> **DETTAGLI DEL PROBLEMA**
Riscrivi per favore il tratto dell'articolo sul bosone di Higgs da "L’hanno inseguito per" fino a "insieme scontenterebbe tutti?", scambiando "vorace" con "insaziabile".

Piero Bianucci, La Stampa 2/7/2013, 2 luglio 2013
LA PARTICELLA DI DIO FA FESTA ORA LE MANCA SOLO IL NOBEL
Da un anno viviamo con il bosone di Higgs, già «particella di Dio». Viviamo con lui nel senso che ora sappiamo che grazie al bosone di Higgs le altre particelle atomiche hanno una massa, e quindi esiste la materia così come la conosciamo, quella che sposta l’ago della bilancia quando esageriamo con dolci e patatine fritte.
L’annuncio della scoperta è del 4 luglio 2012. Una diretta mondiale in streaming dal Cern di Ginevra – sì, Grillo non ha inventato niente, il web è una creatura dei fisici – mentre dall’altra parte del mondo, a Melbourne, Australia, si apriva la trentaseiesima conferenza internazionale delle alte energie. Peter Higgs, in seconda fila nell’aula magna del Cern, dichiarò: «Non pensavo di arrivare vivo a questo momento».
L’hanno inseguito per 46 anni, il bosone di Higgs, ma la macchina vorace dell’informazione l’ha consumato in pochi mesi e già si guarda oltre. All’orizzonte c’è la prima settimana di ottobre, quando a Stoccolma verrà annunciato il Nobel per la Fisica 2013. Sarà la consacrazione della «particella di Dio»? E chi saranno gli eletti, considerando che questa particella ha parecchi padri tra i fisici teorici e migliaia di ostetrici tra i fisici sperimentali? Joe Incandela e Fabiola Gianotti, portavoce dei due esperimenti che hanno catturato la particella, protagonisti dello streaming del 4 luglio 2012, sono nella partita o a Stoccolma decideranno per un salomonico Nobel al Cern che accontenterebbe e insieme scontenterebbe tutti?
Vedremo. Un dato di fatto è che i premiati del Nobel non possono essere più di tre. Se «mater semper certa», per ciò che riguarda i padri le cose sono più complicate. Il meccanismo del campo di Higgs fu inventato nel 1964 dal fisico inglese e indipendentemente dai belgi François Englert e Robert Brout. Entrambi però avevano sviluppato un’idea di Philip Anderson, e a stabilire il meccanismo che genera il campo di Higgs contribuirono anche Gerald Guralnik, Carl Hagen e Tom Kibble. Questi nomi sono ricordati alla pari nei testi di Fisica e tutti insieme danno il nome al campo del più famoso dei bosoni, ma non sono mai arrivati al grande pubblico.

> **RECORD DI DATI**
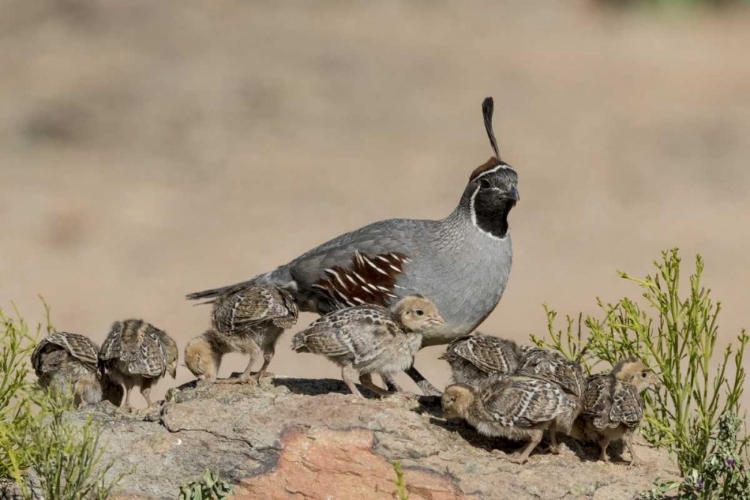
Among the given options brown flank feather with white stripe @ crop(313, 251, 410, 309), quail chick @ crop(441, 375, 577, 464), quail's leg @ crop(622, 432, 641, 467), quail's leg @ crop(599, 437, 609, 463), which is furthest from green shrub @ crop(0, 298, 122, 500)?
quail's leg @ crop(622, 432, 641, 467)

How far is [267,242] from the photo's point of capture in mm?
20766

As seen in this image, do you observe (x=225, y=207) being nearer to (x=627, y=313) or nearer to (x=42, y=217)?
(x=42, y=217)

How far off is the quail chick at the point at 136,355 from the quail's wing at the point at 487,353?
6.16 ft

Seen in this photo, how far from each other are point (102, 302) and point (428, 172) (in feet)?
22.6

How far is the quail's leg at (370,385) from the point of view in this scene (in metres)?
9.03

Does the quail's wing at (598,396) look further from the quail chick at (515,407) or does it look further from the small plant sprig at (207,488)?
the small plant sprig at (207,488)

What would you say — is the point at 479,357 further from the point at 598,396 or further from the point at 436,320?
the point at 598,396

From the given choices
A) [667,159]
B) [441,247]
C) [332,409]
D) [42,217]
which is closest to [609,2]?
[667,159]

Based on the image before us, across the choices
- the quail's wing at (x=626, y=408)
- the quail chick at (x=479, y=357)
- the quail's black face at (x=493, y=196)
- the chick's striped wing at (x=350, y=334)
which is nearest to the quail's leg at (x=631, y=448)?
the quail's wing at (x=626, y=408)

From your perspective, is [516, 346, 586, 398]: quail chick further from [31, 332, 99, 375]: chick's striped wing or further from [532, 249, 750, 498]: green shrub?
[31, 332, 99, 375]: chick's striped wing

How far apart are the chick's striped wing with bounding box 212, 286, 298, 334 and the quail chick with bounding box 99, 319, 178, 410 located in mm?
476

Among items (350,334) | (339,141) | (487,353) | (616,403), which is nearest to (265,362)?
(350,334)

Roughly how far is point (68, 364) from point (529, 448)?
9.97 feet

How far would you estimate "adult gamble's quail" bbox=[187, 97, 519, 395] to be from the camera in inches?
389
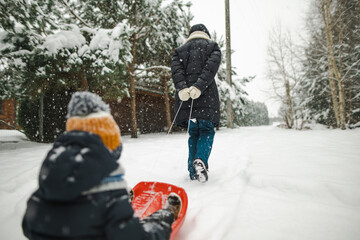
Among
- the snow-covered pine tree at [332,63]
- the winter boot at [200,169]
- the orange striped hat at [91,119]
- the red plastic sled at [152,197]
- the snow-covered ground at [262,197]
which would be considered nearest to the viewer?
the orange striped hat at [91,119]

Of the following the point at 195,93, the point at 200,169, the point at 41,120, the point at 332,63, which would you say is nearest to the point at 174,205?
the point at 200,169

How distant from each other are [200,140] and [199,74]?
2.67 ft

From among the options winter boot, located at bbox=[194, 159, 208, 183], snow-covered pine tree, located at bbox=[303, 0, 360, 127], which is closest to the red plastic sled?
winter boot, located at bbox=[194, 159, 208, 183]

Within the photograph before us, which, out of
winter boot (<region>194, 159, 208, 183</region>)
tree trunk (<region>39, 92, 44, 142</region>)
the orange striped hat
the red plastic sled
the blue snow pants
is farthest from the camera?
tree trunk (<region>39, 92, 44, 142</region>)

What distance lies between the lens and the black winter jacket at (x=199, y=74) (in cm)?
214

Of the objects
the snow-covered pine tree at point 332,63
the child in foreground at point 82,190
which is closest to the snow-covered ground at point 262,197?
the child in foreground at point 82,190

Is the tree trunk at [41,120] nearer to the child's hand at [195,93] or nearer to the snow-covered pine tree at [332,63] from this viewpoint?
the child's hand at [195,93]

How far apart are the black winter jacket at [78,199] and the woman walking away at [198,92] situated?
4.50 feet

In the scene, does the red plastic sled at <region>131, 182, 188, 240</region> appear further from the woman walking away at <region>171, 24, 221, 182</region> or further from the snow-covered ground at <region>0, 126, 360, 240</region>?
the woman walking away at <region>171, 24, 221, 182</region>

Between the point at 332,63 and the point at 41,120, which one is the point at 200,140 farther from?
the point at 332,63

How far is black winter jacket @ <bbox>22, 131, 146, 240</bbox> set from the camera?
67 cm

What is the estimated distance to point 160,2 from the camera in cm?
743

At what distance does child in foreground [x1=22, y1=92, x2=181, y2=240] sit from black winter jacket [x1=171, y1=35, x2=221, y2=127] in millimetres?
1479

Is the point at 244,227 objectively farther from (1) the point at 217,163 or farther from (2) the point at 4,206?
(2) the point at 4,206
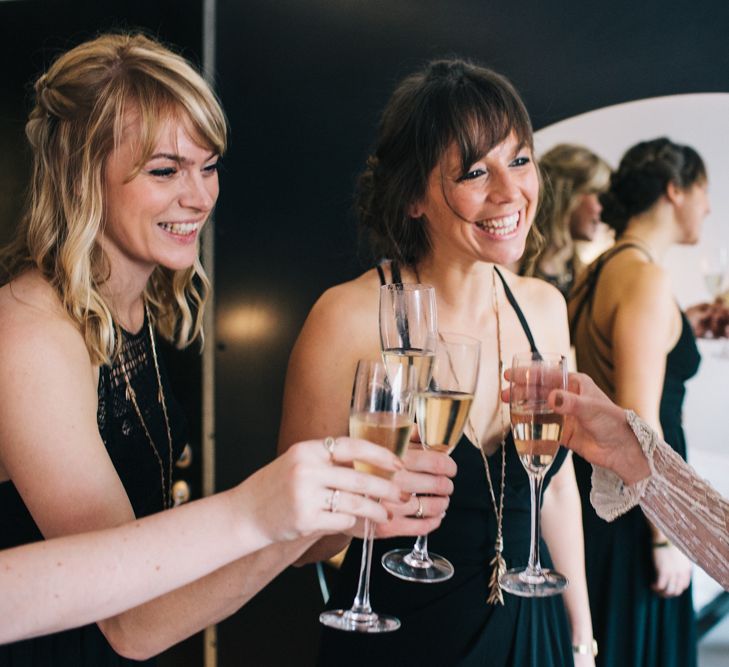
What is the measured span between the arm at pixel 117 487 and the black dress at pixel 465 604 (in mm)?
620

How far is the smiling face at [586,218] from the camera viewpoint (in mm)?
2857

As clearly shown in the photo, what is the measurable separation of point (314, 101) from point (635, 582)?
6.56ft

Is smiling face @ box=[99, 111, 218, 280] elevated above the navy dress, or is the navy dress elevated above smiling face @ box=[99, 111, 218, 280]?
smiling face @ box=[99, 111, 218, 280]

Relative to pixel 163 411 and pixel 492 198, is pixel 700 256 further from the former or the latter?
pixel 163 411

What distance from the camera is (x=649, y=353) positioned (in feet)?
8.69

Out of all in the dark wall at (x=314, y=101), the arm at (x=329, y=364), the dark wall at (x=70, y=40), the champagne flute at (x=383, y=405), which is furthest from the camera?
the dark wall at (x=70, y=40)

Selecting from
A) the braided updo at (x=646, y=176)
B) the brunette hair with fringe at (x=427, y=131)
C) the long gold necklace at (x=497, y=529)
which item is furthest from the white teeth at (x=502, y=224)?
the braided updo at (x=646, y=176)

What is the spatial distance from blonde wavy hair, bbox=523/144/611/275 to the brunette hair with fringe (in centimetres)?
89

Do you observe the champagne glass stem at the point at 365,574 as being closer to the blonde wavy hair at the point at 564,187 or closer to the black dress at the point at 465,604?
the black dress at the point at 465,604

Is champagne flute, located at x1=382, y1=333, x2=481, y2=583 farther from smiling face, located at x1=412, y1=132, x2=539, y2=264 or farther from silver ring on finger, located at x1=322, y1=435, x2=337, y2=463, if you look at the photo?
smiling face, located at x1=412, y1=132, x2=539, y2=264

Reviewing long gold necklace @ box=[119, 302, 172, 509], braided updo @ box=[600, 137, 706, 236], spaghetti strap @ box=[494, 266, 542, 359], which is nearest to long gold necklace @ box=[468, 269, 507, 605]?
spaghetti strap @ box=[494, 266, 542, 359]

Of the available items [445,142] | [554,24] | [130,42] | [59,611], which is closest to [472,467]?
[445,142]

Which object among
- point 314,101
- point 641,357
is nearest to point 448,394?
point 641,357

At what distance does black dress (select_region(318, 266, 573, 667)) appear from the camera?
176 cm
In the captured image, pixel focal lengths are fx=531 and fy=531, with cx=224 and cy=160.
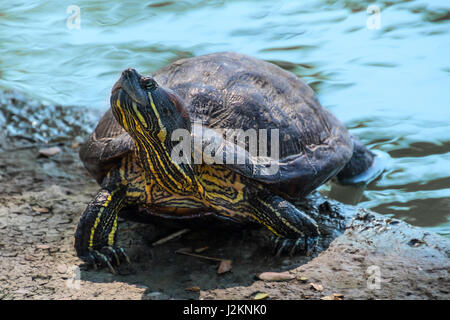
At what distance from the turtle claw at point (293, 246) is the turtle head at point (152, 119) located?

> **RISULTATO DELL'ESERCIZIO**
L’hanno inseguito per 46 anni, il bosone di Higgs, ma la macchina insaziabile dell’informazione l’ha consumato in pochi mesi e già si guarda oltre. All’orizzonte c’è la prima settimana di ottobre, quando a Stoccolma verrà annunciato il Nobel per la Fisica 2013. Sarà la consacrazione della «particella di Dio»? E chi saranno gli eletti, considerando che questa particella ha parecchi padri tra i fisici teorici e migliaia di ostetrici tra i fisici sperimentali? Joe Incandela e Fabiola Gianotti, portavoce dei due esperimenti che hanno catturato la particella, protagonisti dello streaming del 4 luglio 2012, sono nella partita o a Stoccolma decideranno per un salomonico Nobel al Cern che accontenterebbe e insieme scontenterebbe tutti?